Cellules souches « adultes » contre cellules embryonnaires : 1 à 1

Va-t-on pouvoir se passer des cellules embryonnaires pluripotentes, dont l'utilisation n'est pas sans soulever un délicat problème éthique ? La question fait l'objet d'une recherche intense menée à partir des cellules souches présentes dans la plupart des tissus (hématopoïétique, nerveux, gastro-intestinal, hépatique, mésenchymateux). Mais, à la différence des cellules souches embryonnaires, les cellules souches tissulaires ont une moindre capacité de renouvellement et, bien qu'elles puissent donner un grand nombre de lignées, elles ne sont pas pluripotentes. Des travaux récents ont pourtant montré qu'elles pouvaient se différencier en d'autres tissus que leur tissu d'origine. On a ainsi obtenu des myoblastes myocardiques, squelettiques, de l'endothélium, de l'épithélium biliaire, pulmonaire, intestinal, cutané et neuroectodermal à partir de cellules souches médullaires ou hématopoïétiques « enrichies ». Mais, comparativement à ces résultats, l'étude rapportée par l'équipe de Catherine Verfaillie à Minneapolis fait figure de petite révolution.

Des cellules souches pluripotentes adultes

Dans des conditions de cultures particulières (mimant l'environnement des cellules embryonnaires*), les chercheurs ont identifié des cellules souches pluripotentes adultes (CSPA) au sein des cellules souches mésenchymateuses de moelle osseuse (murine et humaine). Environ 1 % des cellules obtenues en culture apparaissent en effet capables de se diviser plus de 80 fois et de se transformer non seulement en lignées mésenchymateuses mais encore en endothélium et endoderme. Sur le modèle animal murin qui a permis de découvrir et de sélectionner les cellules CSPA, l'injection de ces cellules à un blastocyste précoce aboutit à leur greffe puis à la formation de la plupart des tissus somatiques.
Par ailleurs, lorsque ces cellules sont injectées par voie veineuse à des rongeurs adultes, elles se greffent et se différencient en réponse à un signal spécifique d'organe.

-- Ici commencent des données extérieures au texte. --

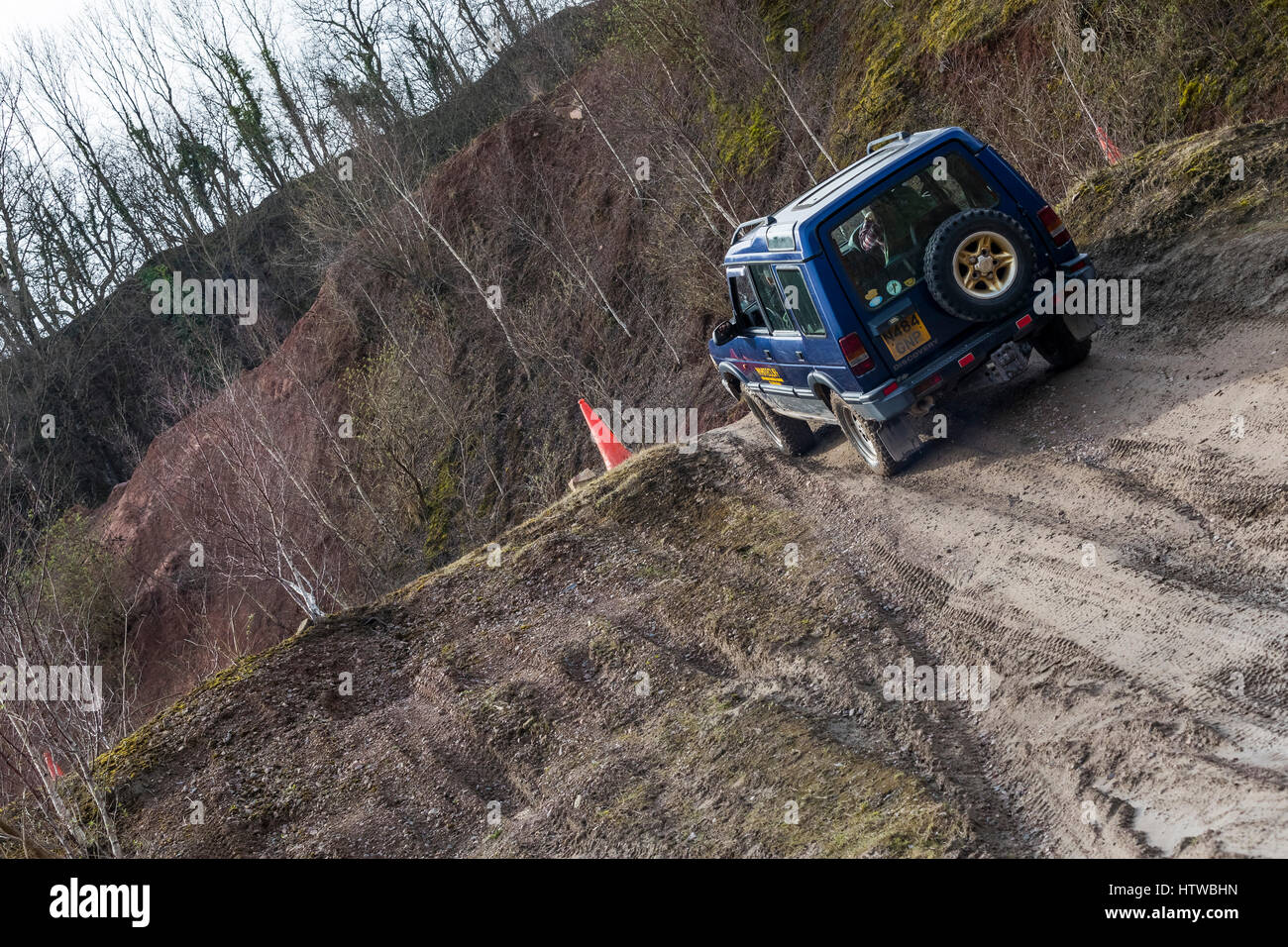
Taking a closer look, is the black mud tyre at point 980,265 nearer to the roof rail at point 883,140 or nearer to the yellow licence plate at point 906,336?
the yellow licence plate at point 906,336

Modèle murin de la maladie de Parkinson

La seconde étude publiée par Ron McKay de l'Institut national de neurologie de Bethesda (Maryland) a obtenu un résultat fonctionnel en injectant des cellules souches embryonnaires sur un modèle murin de maladie de Parkinson. Des cellules embryonnaires de souris préalablement transformées en neurones en laboratoire puis transplantées sur un modèle génétique de maladie de Parkinson ont formé des connections fonctionnelles et ont fait régresser les symptômes de la maladie. « C'est l'une des premières fois que l'on obtient des neurones fonctionnels dans le cerveau, a fait remarquer le directeur du laboratoire de recherche. On est parti de cellules souches embryonnaires et on a obtenu des neurones produisant de la dopamine. » Pour obtenir ce résultat, les neurobiologistes ont d'abord ajouté le gène Nurr1 à la culture de cellules souches embryonnaires puis la culture a été exposée à différents facteurs de croissance aboutissant à la transformation neuronale. Le gène Nurr1 aide à la différentiation en précurseurs neuronaux et en neurones producteurs de dopamine. La fonctionnalité des neurones ainsi obtenus a été testé sur des rats déficients en dopamine (parkinsoniens) dans un seul de leurs hémisphères (symptomatologie hémicorporelle). Un groupe d'animaux comparables a été greffé avec des neurones « fabriqués » sans adjonction du gène Nurr1 et un dernier groupe a reçu un placebo (opérations factices). Les rats greffés avec des neurones contenant le gène Nurr1 ont présenté une amélioration des capacités motrices plus marquée que les rats greffés par des neurones non-Nurr1 aux différents tests de comportement. La croissance des greffons cellulaires s'est stabilisée quatre semaines après l'implantation et aucun animal n'a développé de tumeur. Il est vrai que les cellules embryonnaires peuvent parfois faire courir le risque d'une prolifération non contrôlée. « Des résultats identiques avaient été observés à partir de précurseurs neuronaux mais les neurones obtenus ne produisaient de la dopamine que sur de courtes périodes. Dans notre expérimentation, les cellules souches offrent une source illimitée dedopamine, a ajouté McKay. Mais le traitement de la maladie de Parkinson et des autres maladies neurodégénératives n'est pas encore trouvé. Il nous faut savoir quelles sont les interactions entre les neurones greffés et le cerveau de l'hôte chez l'homme. »

Yuehua Jiang et coll., Mc Kay et coll., « Nature », 23 juin 2002, doi :10.1038/nature 00870.
* Culture en présence de certains marqueurs génétiques des cellules embryonnaires.